To determine dental eruption sequences of extant platyrrhines, 367 mandibles and maxillae of informative juvenile specimens from all 16 genera were scored for presence of permanent teeth including three intermediate eruption stages following Harvati (Am J Phys Anthropol 112 (2000) 69-85). The timing of molar eruption relative to that of the anterior dentition is variable in platyrrhines. Aotus is precocious, with all molars erupting in succession before replacement of any deciduous teeth, while Cebus is delayed in M2-3 eruption relative to I1-2. Callitrichines have a distinct tendency toward delayed canine and premolar development. Platyrrhine eruption sequences presented here show some evidence of conformity to Schultz's Rule, with relatively early replacement of deciduous dentition in "slower"-growing animals. The relationship of dental eruption sequences to degree of folivory, body mass, brain mass, and dietary quality is also examined. The early eruption of molars relative to anterior teeth in Pithecia, Chiropotes, and Cacajao, in comparison to genera such as Ateles, Lagothrix, and Alouatta, showing relatively later eruption of the molars, appears to be consistent with current phylogenetic hypotheses. Schultz (Am J Phys Anthropol 19 (1935) 489-581) postulated early relative molar eruption as the primitive dental eruption schedule for primates. The extremely early molar eruption of Aotus versus Callicebus (where both incisors erupt before M2 and M3, with M3 usually last) may lend support to the status of Aotus as a basal taxon. The early relative molar eruption of the fossil platyrrhine species Branisella boliviana is also consistent with this hypothesis (Takai et al.: Am J Phys Anthropol 111 (2000) 263-281).     

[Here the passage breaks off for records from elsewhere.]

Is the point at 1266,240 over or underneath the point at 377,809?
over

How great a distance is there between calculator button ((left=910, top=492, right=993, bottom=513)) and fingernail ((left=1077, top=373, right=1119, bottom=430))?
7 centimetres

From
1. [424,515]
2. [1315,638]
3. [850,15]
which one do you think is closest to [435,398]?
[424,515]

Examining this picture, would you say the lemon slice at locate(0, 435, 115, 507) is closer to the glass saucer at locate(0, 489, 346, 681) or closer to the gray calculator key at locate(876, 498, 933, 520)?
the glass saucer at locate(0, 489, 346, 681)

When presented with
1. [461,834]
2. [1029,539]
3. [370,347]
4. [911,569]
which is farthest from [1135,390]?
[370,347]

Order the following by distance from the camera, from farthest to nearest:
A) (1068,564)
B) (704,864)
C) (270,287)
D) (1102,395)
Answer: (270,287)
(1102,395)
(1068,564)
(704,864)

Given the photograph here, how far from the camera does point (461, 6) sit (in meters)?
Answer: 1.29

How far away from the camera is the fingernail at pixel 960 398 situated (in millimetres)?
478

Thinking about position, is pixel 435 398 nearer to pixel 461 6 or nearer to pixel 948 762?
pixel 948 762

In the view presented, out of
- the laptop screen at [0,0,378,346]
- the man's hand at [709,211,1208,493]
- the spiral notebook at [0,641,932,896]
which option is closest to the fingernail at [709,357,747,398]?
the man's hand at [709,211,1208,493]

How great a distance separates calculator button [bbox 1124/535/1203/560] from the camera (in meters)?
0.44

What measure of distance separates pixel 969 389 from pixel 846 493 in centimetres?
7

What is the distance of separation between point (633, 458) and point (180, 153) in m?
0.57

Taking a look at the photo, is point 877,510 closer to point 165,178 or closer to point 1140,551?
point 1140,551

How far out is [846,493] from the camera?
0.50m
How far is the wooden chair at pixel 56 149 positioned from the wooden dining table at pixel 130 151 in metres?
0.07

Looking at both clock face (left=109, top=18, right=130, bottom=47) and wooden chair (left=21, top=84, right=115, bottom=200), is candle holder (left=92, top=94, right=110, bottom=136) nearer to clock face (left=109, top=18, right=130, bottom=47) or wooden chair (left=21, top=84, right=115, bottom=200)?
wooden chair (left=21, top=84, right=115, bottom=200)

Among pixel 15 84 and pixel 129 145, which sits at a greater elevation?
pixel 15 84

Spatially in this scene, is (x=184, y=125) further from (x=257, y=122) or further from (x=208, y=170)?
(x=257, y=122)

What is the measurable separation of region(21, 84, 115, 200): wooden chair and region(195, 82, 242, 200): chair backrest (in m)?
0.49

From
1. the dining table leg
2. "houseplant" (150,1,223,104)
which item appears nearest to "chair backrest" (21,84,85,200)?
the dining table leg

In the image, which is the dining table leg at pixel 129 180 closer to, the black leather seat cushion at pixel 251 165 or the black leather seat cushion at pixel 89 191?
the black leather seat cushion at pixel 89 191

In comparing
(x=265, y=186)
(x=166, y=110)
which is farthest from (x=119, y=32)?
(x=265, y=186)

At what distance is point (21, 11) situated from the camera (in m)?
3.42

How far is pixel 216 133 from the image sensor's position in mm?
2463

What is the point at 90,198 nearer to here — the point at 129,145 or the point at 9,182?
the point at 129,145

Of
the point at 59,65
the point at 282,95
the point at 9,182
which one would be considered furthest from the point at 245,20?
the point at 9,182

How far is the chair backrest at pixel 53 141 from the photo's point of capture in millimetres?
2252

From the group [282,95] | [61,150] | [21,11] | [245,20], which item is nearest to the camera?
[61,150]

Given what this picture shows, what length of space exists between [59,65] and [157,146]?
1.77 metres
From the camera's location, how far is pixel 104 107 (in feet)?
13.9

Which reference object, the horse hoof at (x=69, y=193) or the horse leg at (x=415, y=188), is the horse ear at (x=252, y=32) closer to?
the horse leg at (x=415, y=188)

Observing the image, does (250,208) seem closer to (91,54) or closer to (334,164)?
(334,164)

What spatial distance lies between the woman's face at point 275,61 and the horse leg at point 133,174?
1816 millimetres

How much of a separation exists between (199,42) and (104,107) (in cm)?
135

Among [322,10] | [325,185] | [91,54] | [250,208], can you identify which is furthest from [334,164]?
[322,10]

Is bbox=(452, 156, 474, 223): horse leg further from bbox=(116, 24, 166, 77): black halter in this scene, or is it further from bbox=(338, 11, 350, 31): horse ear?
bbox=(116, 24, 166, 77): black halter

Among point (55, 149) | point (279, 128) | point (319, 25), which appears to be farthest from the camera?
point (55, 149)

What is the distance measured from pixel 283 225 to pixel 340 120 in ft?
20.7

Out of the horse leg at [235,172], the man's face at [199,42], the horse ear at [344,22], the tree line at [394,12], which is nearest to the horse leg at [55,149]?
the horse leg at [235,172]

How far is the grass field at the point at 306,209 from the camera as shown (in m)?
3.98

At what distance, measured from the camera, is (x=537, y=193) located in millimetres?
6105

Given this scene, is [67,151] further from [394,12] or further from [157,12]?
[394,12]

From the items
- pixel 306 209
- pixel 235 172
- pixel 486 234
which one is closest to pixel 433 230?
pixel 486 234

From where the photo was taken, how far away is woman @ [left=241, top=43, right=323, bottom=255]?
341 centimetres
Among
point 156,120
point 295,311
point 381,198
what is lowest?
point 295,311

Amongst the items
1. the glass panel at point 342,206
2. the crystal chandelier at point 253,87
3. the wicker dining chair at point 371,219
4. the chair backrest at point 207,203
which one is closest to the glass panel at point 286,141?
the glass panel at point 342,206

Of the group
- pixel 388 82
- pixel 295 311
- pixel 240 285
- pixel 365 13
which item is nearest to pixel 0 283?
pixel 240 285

Phase II jaw movements and masseter muscle activity during chewing in Papio anubis

It was proposed that the power stroke in primates has two distinct periods of occlusal contact, each with a characteristic motion of the mandibular molars relative to the maxillary molars. The two movements are called phase I and phase II, and they occur sequentially in that order (Kay and Hiiemae [1974] Am J. Phys. Anthropol. 40:227-256, Kay and Hiiemae [1974] Prosimian Biology, Pittsburgh: University of Pittsburgh Press, p. 501-530). Phase I movement is said to be associated with shearing along a series of crests, producing planar phase I facets and crushing on surfaces on the basins of the molars. Phase I terminates in centric occlusion. Phase II movement is said to be associated with grinding along the same surfaces that were used for crushing at the termination of phase I. Hylander et al. ([1987] Am J. Phys. Anthropol. 72:287-312; see also Hiiemae [1984] Food Acquisition and Processing, London: Academic Press, p. 257-281; Hylander and Crompton [1980] Am J. Phys. Anthropol. 52:239-251, [1986] Arch. Oral. Biol. 31:841-848) analyzed data on macaques and suggested that phase II movement may not be nearly as significant for food breakdown as phase I movement simply because, based on the magnitude of mandibular bone strain patterns, adductor muscle and occlusal forces are likely negligible during movement out of centric occlusion. Our goal is to better understand the functional significance of phase II movement within the broader context of masticatory kinematics during the power stroke. We analyze vertical and transverse mandibular motion and relative activity of the masseter and temporalis muscles during phase I and II movements in Papio anubis. We test whether significant muscle activity and, by inference, occlusal force occurs during phase II movement. We find that during phase II movement, there is negligible force developed in the superficial and deep masseter and the anterior and posterior temporalis muscles. Furthermore, mandibular movements are small during phase II compared to phase I. These results suggest that grinding during phase II movement is of minimal importance for food breakdown, and that most food breakdown on phase II facets occurs primarily at the end of phase I movement (i.e., crushing during phase I movement). We note, however, that depending on the orientation of phase I facets, significant grinding also occurs along phase I facets during phase I.